Zgodnie z art. 24ca ustawy o CIT nowy podatek zapłacą spółki, które poniosły stratę z działalności operacyjnej (ze źródła przychodów innych niż zyski kapitałowe). A także te, które mają niską rentowność, czyli udział dochodów w przychodach (też chodzi o działalność operacyjną) w wysokości nie większej niż 2 proc.
Czym jest podatek minimalny
Jak wyjaśnia na swojej stronie internetowej firma doradcza Grant Thornton, podatek minimalny jest nową, równoległą formą opodatkowania obok tzw. „klasycznego” CIT. Oznacza to, że każdy podatnik CIT będzie musiał przeprowadzić weryfikację pod kątem podlegania pod podatek minimalny. Jednocześnie, samo objęcie podatkiem minimalnym nie będzie oznaczało zwolnienia z obowiązku rozliczenia „klasycznego” CIT.
- W praktyce może mieć miejsce sytuacja, w której u podatnika CIT powstanie w jednym roku zobowiązanie podatkowe z tytułu „klasycznego” podatku CIT i podatku minimalnego zarazem. W tym przypadku nie powinno jednak dojść do podwójnego opodatkowania, gdyż kwota podatku minimalnego do zapłaty będzie mogła zostać pomniejszona o należny „klasyczny” podatek CIT — wskazują eksperci GT.
Co istotne, jeśli podatnik zapłaci podatek minimalny, to będzie mógł go odliczyć od „klasycznego” CIT w zeznaniach składanych za kolejne 3 lata podatkowe.
Kogo obejmie a kogo nie obejmie podatek minimalny
- Podatek minimalny jest wyliczany niezależnie od klasycznego CIT. Inaczej też ustalamy wynik podatkowy, czyli kwotę straty bądź dochodu, na jego potrzeby. Może więc okazać się, że spółka, która wykaże w zeznaniu rocznym stratę albo niski dochód na potrzeby klasycznego CIT, wcale nie musi płacić nowej daniny – podkreśla w rozmowie z „Rzeczpospolitą” Dominika Kłopotowska, doradca podatkowy, menedżer w Grant Thornton.

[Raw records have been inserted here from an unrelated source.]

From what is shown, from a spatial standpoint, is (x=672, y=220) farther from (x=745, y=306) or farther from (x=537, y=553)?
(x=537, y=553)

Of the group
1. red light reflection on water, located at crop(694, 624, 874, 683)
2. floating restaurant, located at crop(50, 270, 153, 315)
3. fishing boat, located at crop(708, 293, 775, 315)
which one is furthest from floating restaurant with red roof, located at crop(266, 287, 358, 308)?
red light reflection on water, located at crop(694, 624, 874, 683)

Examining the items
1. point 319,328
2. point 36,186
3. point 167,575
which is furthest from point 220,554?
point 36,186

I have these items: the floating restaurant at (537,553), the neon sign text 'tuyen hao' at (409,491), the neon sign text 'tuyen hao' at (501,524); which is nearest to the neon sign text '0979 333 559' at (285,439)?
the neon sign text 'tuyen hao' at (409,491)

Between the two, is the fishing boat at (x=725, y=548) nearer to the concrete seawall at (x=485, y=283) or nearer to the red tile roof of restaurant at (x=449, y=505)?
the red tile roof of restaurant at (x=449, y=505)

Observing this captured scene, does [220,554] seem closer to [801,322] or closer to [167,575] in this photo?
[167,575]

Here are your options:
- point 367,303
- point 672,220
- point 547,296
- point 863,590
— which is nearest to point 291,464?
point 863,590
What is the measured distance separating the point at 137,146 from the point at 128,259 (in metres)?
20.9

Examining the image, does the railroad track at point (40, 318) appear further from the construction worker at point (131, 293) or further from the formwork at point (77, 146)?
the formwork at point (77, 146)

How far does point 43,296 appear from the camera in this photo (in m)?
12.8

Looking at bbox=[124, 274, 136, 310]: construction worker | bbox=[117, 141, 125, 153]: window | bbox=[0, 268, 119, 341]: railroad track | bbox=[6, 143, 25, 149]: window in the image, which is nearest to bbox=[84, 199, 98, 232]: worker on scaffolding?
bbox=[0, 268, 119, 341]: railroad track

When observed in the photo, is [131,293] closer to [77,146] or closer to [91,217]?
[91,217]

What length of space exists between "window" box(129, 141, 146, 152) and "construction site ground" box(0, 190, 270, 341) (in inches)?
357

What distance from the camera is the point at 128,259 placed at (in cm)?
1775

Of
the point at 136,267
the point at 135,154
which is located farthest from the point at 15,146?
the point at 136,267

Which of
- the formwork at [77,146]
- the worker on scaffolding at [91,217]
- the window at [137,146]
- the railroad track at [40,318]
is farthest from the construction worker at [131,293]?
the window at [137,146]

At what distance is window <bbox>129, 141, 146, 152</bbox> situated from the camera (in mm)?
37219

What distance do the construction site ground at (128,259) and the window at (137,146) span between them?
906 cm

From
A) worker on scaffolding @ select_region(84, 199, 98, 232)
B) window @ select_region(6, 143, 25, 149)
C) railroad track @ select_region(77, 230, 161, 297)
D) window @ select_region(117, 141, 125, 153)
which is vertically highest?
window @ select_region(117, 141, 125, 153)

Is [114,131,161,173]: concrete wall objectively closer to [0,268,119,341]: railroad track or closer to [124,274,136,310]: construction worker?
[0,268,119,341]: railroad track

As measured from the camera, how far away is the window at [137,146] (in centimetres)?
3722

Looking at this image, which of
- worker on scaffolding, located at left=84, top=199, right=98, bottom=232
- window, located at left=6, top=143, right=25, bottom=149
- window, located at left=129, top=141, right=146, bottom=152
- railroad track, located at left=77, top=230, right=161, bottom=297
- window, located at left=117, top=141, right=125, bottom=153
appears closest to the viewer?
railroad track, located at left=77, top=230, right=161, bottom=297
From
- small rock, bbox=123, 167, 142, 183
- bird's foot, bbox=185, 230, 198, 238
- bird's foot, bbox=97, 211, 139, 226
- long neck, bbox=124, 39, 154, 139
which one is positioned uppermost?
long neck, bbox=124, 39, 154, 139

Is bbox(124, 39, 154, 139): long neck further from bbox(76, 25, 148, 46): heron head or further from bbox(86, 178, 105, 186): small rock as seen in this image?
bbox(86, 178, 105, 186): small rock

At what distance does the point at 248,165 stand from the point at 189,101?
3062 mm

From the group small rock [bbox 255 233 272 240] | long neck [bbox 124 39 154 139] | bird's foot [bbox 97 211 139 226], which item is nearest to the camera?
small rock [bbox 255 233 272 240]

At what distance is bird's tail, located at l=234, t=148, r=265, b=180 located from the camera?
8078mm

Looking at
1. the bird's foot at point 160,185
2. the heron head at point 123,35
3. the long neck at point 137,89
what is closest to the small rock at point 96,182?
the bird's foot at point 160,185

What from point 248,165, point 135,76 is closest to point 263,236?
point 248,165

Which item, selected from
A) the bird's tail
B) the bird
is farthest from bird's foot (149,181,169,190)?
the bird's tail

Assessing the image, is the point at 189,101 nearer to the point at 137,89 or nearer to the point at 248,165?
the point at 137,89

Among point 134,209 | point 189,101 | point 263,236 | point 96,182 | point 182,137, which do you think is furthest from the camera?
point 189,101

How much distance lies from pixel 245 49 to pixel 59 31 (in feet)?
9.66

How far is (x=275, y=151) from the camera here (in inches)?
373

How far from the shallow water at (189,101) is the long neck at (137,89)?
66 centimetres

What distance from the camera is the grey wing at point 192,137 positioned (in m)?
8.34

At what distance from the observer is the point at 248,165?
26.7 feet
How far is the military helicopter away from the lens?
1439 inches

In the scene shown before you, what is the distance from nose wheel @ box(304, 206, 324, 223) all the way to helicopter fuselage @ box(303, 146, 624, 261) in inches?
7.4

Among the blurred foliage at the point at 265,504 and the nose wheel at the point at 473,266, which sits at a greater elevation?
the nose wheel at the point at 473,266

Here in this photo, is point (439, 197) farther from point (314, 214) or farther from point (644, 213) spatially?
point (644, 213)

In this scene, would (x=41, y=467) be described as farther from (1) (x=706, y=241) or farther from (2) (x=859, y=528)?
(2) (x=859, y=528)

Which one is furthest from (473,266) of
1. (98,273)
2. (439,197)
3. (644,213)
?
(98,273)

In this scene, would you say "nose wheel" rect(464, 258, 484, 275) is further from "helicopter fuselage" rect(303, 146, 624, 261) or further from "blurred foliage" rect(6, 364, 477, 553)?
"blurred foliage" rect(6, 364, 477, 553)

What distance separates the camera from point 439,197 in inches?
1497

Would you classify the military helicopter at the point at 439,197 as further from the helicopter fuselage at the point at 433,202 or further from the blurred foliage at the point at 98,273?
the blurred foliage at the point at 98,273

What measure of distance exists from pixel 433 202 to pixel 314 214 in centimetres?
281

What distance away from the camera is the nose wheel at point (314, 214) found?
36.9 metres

Czy zapłaci go każda spółka na stracie bądź z niską rentownością? – Nie, ustawodawca przewidział bowiem szeroki katalog wyłączeń. W grupie zwolnionej z podatku minimalnego znajdują się m.in. mali podatnicy CIT, spółki rozpoczynające działalność gospodarczą czy wykazujące stratę tylko przejściowo. A także podmioty charakteryzujące się niską rentownością ze względu na specyfikę swojej branży – wylicza ekspertka.
Arkadiusz Łagowski, doradca podatkowy z w kancelarii Chojnacka & Łagowski zauważa, że zasady rozliczania podatku minimalnego są tak skonstruowane, że najprawdopodobniej ostatecznie niewiele firm poniesie dodatkowy ciężar finansowy. - Nie zmienia to jednak faktu, że wszystkie muszą przeprowadzić szereg skomplikowanych wyliczeń, przede wszystkim żeby sprawdzić czy w ogóle pod niego podlegają. Wysiłek przedsiębiorców może więc być niewspółmiernie wysoki w stosunku do korzyści dla budżetu państwa — ocenia ekspert.
Pierwsze rozliczenie podatku minimalnego nastąpi w 2025 roku.